Acting United States Attorney Jennifer Arbittier Williams announced that John Dougherty, 60, and Gregory Fiocca, 28, both of Philadelphia, PA, were charged by Indictment with 18 counts of extortion and one count of conspiracy to commit extortion. This Indictment represents new charges against Dougherty, separate and distinct from any other currently pending case.
The Indictment alleges that Dougherty, the Business Manager of International Brotherhood of Electrical Workers Local 98 (“Local 98”), and Fiocca, his nephew and a member of Local 98, conspired to extort salary, wages, and employee benefits from Fiocca’s employer, an electrical contracting company, for services Fiocca allegedly did not actually perform from August 2020 until January 2021. The object of the conspiracy was to have Fiocca’s employer continue to pay Fiocca without holding Fiocca accountable or monitoring his work performance. The defendants allegedly used actual and threatened force, violence and fear, including fear of economic harm, to obtain this result.
The Indictment further alleges that between October 2019 and August 2020, after Dougherty appointed Fiocca to be the Local 98 steward for employees working at this job site, Fiocca frequently did not show up for work, was not present at his workstation, and did not complete his assigned work. As a result, Fiocca allegedly was sometimes paid for fewer than 40 hours per week. It is also alleged that Dougherty was apprised of Fiocca’s attendance and performance issues but refused to acknowledge that Fiocca was at fault.
On August 19, 2020, after Fiocca had been paid for fewer than 40 hours for the previous week because he had worked for fewer than 40 hours that week, Fiocca allegedly grabbed his manager by the throat, threw him on a desk, and threatened him and the company’s owner with further violence. The Indictment further alleges that later that same day, after the assault, Dougherty made escalating threats of economic harm to the owner of the company including: no longer allowing electricians on the job to work overtime, thus forcing the company to operate three shifts of employees; pulling all the electricians off the job entirely; and even trying to prevent the company from securing future work.
As a result, as charged in the indictment, from August 19, 2020 to January 17, 2021, Fiocca remained employed by the company, did little or no work, and continued to receive paychecks and benefits paid by the company.

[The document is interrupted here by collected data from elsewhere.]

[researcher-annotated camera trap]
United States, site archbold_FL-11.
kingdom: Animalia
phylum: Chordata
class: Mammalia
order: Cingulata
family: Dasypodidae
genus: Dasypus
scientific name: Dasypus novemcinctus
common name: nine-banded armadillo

“No one is entitled to wages they do not earn, and more importantly, no one should fear economic reprisal or physical violence for attempting to do honest business in Philadelphia,” said Acting U.S. Attorney Williams. “As alleged in the Indictment, Fiocca took advantage of his uncle’s position as a powerful leader of an influential union, assaulted a co-worker, and enriched himself at the expense of his employer – and Dougherty had his nephew’s back through all of it. These kinds of actions do not represent ‘business as usual,’ and will not be tolerated in this District.”
“When union leaders put their own interests ahead of its honest and hard-working members, they are not only breaching their obligation to protect union workers and their families, they are breaking the law,” said Michael J. Driscoll, Special Agent in Charge of the FBI’s Philadelphia Division. “Such corruption must not go unchecked. No matter how long it takes, the FBI, particularly the determined agents and support staff of our Public Corruption Squads, will not rest until unscrupulous public officials and union leaders are brought to justice. The FBI is committing to protecting Philadelphia’s citizens and dedicated laborers.”
If convicted of all counts, the defendants face a maximum possible sentence of 380 years in prison, a $4,750,000 fine, a term of supervised release of two years, and a $1,900 special assessment.
An Indictment, Information or Criminal Complaint is an accusation. A defendant is presumed innocent unless and until proven guilty.
The case was investigated by the Federal Bureau of Investigation and is being prosecuted by Assistant United States Attorneys Frank R. Costello, Jr., and Richard P. Barrett.